## EXTRACTED TEXT

──────────────────────────────

At some point, the musician's perspective changed.

"I decided to do what I wanted to do, which is go play at a fucking laundromat, and play songs that people might not really want to hear, or that might make them sad," he continues.

"That's why, to me, the laundromat was important, because there's no booze served, there's no dancing; it's really weird. And if people want to come and hear these songs, they're going to have to go out of their way to do something awkward."

“I’m trying to write better, I’m trying to write clean – but also write true. It’s really hard to do that, and it’s really scary to do that ... but then also to have to get up and sing them.”   – Cactus Lee

Except the show wasn't awkward. Sure, it was candid and unconventional, certainly a divergence from his past performances at Austin's far-famed dives and historied honky-tonks. But the exercise laid bare the songs of Perfect Middle Hall, deprived the musician of his regular tools, and sent Cactus Lee in a new direction.

"That was a big transition for me," he says. "I wanted to look at performance in a different way, and show a different side of myself, and not have a crutch. To me, a lot of that stuff is a crutch. You go, 'Take it away, Johnny!' And then Johnny riffs a fat solo."

Leading up to Perfect Middle Hall, Dehan ‌released four full-length albums in only two years, starting with 2019's Texas Yard Sale and self-titled Cactus Lee. The Austin native followed up with Tarantula in 2020 and Texas Music Forever in 2021.

When Dehan established Cactus Lee around 2018, he only had a few aspirations, mostly involving shows at a couple of the Hill Country's infamous watering holes.

"I was trying to create a baseline. That was it. My goal when I started Cactus Lee was, I wanted to play Ginny's [Little Longhorn Saloon] or Dry Creek," he says in an interview on the patio of Donn's Depot.


A note on the photography: Cactus Lee was captured here by celebrated Austin photographer Jackie Lee Young. The two met up in December at Eastside migas institution Cisco's Restaurant Bakery & Bar, right after Young returned from months-long international ventures as Khrungabin's tour photographer. Young told the Chronicle via email: "Kevin was the very first friend I made in Austin – at college orientation at St. Edwards in the year 2000. :) I have photographed every band he's had since then, it's amazing to see him rise with his artistry."

He achieved those goals quickly, regularly playing both Sam's Town Point and the now-defunct Dry Creek Cafe with a loosely arranged, rotating cast of Austin musicians. At Dry Creek, Dehan struck up relationships with the regulars and the Mount Bonnell bar's infamous tender, Angel Altenhofel (even penning a 2021 song in her honor). There, Cactus Lee recorded a live album and acted as the house band for a period up to the establishment's final night.

──────────────────────────────

## SOURCE MATERIAL

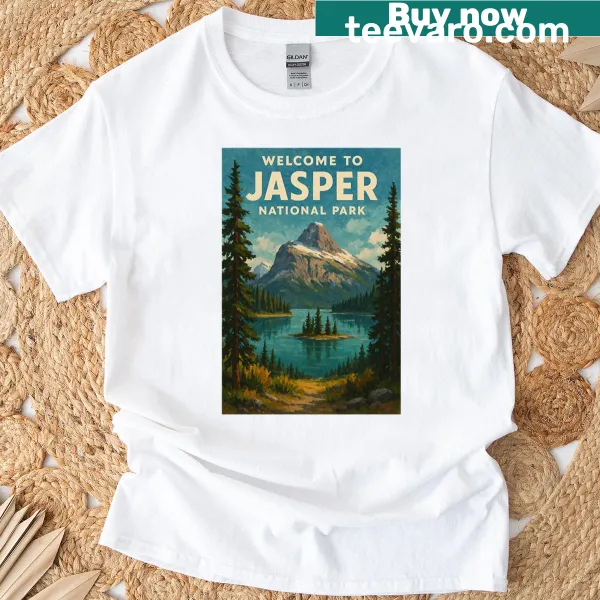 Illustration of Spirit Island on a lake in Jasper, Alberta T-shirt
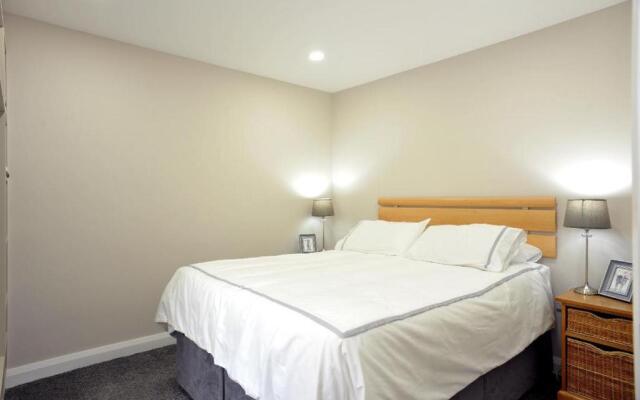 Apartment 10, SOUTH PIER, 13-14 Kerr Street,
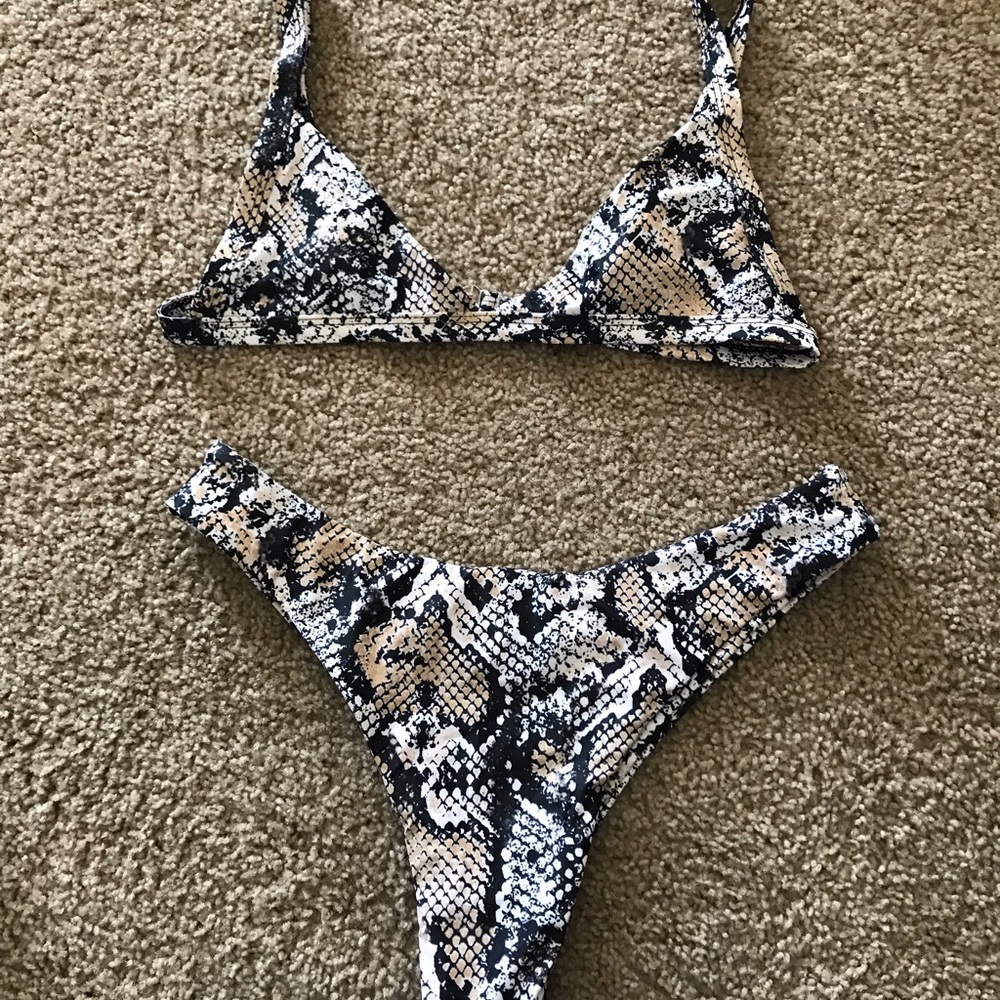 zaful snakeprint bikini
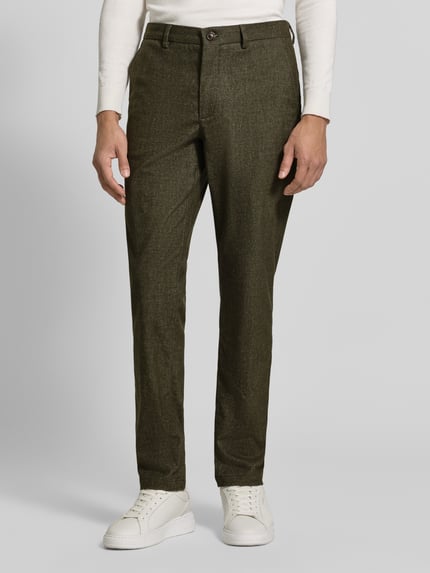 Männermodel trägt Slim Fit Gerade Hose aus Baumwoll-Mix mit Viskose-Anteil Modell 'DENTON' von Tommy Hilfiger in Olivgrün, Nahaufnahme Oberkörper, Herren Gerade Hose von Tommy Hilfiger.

──────────────────────────────

## REQUIREMENT A
In the article about Cactus Lee, at which establishment did Cactus Lee record a live album?
## REQUIREMENT B
Continue the article about Cactus Lee, picking up after its final sentence.

## EXPECTED ANSWER A
The Dry Creek Cafe.

## EXPECTED ANSWER B
Dry Creek shuttered on October 31, 2021, after longtime owner Jay "Buddy" Reynolds sold the 68-year-old dive, despite rallying by Dehan and friends.

Dehan doesn't hide his fascination with Old Austin, taking inspiration from Doug Sahm as well as historical figures like the Cedar Choppers and J. Frank Dobie. The musician even developed a friendship with the famed visual and concert poster artist Jim Franklin, who Dehan considers a mentor and calls "the prophet of Austin." Dehan was inspired to reach out to the patron saint of armadillos after viewing a microfiche at Downtown's Faulk Central Library of a 1971 New Yorker article about the artist. He then typed up a letter to send him.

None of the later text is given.